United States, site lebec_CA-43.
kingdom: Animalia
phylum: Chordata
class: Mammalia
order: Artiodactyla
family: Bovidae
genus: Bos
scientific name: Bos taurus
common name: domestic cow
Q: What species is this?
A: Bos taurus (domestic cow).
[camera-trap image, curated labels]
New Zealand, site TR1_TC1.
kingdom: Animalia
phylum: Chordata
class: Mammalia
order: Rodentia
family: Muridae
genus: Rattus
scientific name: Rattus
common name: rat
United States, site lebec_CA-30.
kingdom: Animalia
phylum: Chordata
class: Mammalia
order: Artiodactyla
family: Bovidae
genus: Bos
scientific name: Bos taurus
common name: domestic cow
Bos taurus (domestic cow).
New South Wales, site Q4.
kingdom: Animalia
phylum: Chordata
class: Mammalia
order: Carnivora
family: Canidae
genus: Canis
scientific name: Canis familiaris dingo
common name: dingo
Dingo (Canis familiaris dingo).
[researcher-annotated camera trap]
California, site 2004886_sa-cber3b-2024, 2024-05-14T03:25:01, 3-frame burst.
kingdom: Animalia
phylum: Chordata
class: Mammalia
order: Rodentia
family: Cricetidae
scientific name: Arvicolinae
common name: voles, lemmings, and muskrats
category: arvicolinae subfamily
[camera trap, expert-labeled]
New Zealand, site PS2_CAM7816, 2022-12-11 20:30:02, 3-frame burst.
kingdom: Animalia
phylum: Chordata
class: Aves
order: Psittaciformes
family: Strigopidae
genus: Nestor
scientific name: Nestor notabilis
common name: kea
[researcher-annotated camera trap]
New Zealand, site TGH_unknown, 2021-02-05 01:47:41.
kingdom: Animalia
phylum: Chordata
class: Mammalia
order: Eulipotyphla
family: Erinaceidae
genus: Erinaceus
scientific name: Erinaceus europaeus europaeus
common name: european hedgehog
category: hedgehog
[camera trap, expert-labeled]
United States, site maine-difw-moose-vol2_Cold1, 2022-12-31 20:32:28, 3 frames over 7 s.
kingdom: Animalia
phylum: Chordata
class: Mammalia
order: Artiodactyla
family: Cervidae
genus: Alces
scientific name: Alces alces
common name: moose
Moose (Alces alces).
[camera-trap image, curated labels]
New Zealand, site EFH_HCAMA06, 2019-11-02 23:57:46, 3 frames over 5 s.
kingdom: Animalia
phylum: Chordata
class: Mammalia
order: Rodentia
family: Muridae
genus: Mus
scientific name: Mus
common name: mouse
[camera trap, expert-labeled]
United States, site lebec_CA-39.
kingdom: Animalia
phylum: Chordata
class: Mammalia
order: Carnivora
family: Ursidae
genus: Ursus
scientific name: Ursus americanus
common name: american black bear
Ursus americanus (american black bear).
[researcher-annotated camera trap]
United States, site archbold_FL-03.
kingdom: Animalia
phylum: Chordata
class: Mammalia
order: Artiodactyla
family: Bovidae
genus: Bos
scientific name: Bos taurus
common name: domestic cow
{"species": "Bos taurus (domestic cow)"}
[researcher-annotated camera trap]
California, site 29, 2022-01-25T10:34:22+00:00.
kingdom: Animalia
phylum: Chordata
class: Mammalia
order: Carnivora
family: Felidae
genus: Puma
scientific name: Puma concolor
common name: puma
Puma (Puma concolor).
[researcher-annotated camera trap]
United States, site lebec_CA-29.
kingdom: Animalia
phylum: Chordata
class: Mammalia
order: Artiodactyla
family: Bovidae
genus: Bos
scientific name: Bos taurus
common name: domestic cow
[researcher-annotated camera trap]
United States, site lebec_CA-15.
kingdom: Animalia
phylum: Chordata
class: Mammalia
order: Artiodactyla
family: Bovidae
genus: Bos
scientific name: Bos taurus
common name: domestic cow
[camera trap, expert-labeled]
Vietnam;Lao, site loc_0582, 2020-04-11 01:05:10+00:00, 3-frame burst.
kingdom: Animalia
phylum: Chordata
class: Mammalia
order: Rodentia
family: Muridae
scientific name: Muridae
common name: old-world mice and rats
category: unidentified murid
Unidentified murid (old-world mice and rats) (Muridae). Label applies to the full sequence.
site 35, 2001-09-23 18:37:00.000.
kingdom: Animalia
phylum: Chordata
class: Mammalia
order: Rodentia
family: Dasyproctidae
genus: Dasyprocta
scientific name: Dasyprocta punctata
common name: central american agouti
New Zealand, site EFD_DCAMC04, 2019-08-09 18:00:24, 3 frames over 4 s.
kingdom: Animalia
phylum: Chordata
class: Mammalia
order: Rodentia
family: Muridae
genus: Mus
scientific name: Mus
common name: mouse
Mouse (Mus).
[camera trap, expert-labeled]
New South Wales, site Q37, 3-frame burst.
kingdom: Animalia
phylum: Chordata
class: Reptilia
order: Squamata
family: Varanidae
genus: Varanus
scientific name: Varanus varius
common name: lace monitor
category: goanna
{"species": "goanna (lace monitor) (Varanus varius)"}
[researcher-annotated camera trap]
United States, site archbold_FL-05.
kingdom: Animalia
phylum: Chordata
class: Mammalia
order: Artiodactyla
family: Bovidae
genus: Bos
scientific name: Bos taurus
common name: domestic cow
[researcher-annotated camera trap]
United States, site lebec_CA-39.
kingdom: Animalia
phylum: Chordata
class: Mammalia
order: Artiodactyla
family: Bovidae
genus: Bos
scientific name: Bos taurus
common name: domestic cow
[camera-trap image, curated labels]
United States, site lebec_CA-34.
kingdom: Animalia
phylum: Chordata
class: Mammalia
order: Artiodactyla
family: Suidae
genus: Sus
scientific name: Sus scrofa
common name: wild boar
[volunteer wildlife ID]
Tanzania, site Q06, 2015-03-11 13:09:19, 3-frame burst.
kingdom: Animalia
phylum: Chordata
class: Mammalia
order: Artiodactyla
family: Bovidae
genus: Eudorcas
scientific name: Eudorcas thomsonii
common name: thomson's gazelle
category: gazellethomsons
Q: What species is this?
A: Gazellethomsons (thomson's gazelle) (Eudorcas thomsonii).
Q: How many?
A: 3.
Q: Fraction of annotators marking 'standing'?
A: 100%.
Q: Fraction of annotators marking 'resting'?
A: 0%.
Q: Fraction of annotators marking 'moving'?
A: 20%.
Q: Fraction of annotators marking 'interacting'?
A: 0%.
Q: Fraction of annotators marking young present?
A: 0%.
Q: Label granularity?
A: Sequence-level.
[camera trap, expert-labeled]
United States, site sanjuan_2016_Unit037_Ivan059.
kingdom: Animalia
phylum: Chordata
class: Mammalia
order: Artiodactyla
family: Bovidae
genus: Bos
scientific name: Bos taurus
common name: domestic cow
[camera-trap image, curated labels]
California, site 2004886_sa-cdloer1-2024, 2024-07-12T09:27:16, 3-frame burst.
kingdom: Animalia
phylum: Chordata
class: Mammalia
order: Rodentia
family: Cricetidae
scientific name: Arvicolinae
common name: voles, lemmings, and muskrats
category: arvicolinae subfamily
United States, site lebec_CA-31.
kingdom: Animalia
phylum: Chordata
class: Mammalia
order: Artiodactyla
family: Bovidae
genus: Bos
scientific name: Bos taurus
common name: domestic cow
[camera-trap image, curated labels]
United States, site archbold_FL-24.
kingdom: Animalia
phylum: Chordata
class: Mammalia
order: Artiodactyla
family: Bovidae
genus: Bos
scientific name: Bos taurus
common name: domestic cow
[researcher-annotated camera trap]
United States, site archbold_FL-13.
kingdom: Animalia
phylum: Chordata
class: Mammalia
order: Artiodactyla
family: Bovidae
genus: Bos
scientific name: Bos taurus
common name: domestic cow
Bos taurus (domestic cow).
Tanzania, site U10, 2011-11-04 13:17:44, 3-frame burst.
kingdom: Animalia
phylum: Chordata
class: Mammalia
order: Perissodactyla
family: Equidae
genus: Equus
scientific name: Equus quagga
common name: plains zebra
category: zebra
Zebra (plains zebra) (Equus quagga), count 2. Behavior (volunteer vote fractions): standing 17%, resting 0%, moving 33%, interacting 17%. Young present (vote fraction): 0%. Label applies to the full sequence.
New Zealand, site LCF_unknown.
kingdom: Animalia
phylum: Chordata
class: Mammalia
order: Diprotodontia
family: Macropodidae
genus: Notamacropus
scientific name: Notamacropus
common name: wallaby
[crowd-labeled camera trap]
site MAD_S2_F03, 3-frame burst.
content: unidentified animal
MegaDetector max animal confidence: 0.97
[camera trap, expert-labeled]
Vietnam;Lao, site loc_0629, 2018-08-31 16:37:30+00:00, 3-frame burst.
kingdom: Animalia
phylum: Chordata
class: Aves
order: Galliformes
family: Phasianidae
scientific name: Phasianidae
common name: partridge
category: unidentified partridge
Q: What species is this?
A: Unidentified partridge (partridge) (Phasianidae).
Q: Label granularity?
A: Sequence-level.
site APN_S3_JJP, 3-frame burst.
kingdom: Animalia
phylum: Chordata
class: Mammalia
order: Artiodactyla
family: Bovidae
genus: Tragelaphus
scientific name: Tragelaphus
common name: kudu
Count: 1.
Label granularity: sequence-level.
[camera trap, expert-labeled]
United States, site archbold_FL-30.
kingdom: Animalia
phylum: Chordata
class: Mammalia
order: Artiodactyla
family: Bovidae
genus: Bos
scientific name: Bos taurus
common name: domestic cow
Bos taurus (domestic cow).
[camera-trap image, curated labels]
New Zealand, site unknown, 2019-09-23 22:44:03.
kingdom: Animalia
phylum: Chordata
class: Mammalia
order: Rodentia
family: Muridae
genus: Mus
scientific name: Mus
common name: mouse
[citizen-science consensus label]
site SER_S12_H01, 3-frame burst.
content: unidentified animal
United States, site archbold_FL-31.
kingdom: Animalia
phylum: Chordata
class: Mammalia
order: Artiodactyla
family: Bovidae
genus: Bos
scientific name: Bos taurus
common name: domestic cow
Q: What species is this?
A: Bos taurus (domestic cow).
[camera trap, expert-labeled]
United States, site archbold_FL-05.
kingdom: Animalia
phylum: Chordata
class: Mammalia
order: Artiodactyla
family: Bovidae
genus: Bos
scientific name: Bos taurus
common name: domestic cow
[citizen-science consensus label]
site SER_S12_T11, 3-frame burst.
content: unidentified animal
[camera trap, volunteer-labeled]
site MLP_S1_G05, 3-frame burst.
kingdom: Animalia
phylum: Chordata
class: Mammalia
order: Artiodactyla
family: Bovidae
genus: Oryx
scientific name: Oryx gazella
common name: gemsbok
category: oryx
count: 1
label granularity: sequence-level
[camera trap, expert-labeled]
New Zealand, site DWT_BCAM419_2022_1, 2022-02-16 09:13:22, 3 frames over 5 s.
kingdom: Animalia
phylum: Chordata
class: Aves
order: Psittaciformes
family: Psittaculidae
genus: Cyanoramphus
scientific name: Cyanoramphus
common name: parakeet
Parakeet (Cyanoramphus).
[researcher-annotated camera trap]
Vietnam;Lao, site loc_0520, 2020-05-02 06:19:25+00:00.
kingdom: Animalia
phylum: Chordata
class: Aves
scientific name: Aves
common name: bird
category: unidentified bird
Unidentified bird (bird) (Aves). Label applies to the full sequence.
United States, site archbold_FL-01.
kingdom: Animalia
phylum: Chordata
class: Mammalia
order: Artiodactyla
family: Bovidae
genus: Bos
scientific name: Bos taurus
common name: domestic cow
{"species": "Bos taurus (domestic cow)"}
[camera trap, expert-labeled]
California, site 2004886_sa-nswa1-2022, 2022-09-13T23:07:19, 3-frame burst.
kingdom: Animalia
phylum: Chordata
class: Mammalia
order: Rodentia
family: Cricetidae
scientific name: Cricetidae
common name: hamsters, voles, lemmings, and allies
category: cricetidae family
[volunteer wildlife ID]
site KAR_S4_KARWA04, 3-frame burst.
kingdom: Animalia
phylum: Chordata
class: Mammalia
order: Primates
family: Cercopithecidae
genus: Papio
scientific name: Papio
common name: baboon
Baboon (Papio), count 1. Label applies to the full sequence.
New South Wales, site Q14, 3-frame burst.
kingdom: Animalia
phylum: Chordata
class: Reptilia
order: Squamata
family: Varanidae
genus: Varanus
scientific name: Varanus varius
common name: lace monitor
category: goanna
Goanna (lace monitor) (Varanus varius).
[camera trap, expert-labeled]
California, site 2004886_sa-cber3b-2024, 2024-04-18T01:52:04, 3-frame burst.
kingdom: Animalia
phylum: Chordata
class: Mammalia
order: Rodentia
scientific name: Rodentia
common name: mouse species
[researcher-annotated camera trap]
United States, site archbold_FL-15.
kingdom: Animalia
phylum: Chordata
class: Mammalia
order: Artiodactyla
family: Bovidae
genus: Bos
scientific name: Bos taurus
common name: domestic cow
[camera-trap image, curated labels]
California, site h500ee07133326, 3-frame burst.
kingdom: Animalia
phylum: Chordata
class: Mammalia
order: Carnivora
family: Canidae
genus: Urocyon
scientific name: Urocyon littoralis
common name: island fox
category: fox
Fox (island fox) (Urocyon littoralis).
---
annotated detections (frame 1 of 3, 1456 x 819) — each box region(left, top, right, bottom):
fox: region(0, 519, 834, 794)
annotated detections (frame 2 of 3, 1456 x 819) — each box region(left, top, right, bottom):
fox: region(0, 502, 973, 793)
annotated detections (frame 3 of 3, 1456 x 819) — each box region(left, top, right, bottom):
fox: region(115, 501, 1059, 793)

==================================================

■ What you have to do
Filter the listing for the word "California" and copy every line that holds it.

■ Response to the exercise
California, site 2004886_sa-cber3b-2024, 2024-05-14T03:25:01, 3-frame burst.
California, site 29, 2022-01-25T10:34:22+00:00.
California, site 2004886_sa-cdloer1-2024, 2024-07-12T09:27:16, 3-frame burst.
California, site 2004886_sa-nswa1-2022, 2022-09-13T23:07:19, 3-frame burst.
California, site 2004886_sa-cber3b-2024, 2024-04-18T01:52:04, 3-frame burst.
California, site h500ee07133326, 3-frame burst.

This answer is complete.